Evaluation of the Electroglottographic Signal Variability in Organic and Functional Dysphonia

Published:October 12, 2020DOI:



      To confirm the data reported in our previous studies on the analysis of the variability of the electroglottographic signal in the pathological voice; to evaluate possible differences in variability between organic and functional pathologies; to identify any distinctive/typical EGG patterns for these pathologies.

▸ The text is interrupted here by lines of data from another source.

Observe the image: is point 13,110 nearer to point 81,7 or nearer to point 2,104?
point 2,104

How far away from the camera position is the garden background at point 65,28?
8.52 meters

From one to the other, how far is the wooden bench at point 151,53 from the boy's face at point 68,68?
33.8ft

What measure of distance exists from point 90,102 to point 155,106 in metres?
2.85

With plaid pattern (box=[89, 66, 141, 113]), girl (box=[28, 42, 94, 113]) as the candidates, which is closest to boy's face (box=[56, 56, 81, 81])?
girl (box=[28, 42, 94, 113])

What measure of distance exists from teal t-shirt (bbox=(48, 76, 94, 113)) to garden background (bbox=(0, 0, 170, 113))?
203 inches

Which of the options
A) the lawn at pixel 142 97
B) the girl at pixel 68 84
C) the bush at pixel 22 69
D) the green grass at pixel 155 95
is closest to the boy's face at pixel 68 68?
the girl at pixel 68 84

      One hundred twenty-five subjects were enrolled (36 euphonic and 89 pathological: 24 functional dysphonia, 21 bilateral vocal nodules, 23 unilateral polyps and 21 unilateral cysts). All subjects were studied with videolaryngostroboscopy, spectrographic analysis of voice and electroglottography (EGG).
      The EGG signal variability was then investigated using amplitude-speed combined analysis, by means of a proprietary software algorithm. Amplitude and Speed variation were expressed as a new parameter, the Variability Index (VI), calculated both for the whole EGG signal recorded (VI-tot) and in each phase of the glottic cycle (VI-Q, absolute value; VI-Q%, percentage value).

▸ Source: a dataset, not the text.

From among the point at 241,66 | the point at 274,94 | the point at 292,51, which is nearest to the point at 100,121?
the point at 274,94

      In the comparison of VI values between pathological and normal groups, VI-tot and VI-Q2% (which corresponds to the final phase of vocal fold contact) were significantly greater in pathological subjects (P= 0.002). The comparison of VI values among subgroups of the various pathologies showed a difference for VI-tot (P< 0.0001) and VI-Q2% (P= 0.001); this difference was more marked in the cysts than in the functional dysphonia. The cut-off values of VI-tot and VI-Q2% were 0.191 and 18.17%, respectively (sensitivity and specificity 65.2% and 66.7% for VI-tot and 84.3% and 77.8% for VI-Q2%).


      The variability of the EGG signal investigated through the combined analysis of the amplitude and the speed of vibration using a proprietary algorithm software has proved useful not only to distinguish the normal voice from the pathological voice, but also to characterize which phases are more altered in the various voice pathologies studied, both functional and organic. Furthermore, the analysis of the VI parameter allowed to propose cut-off values characterized by a good sensitivity and specificity to discriminate dysphonia from the euphonic voice. Larger groups of patients will be needed to confirm these results.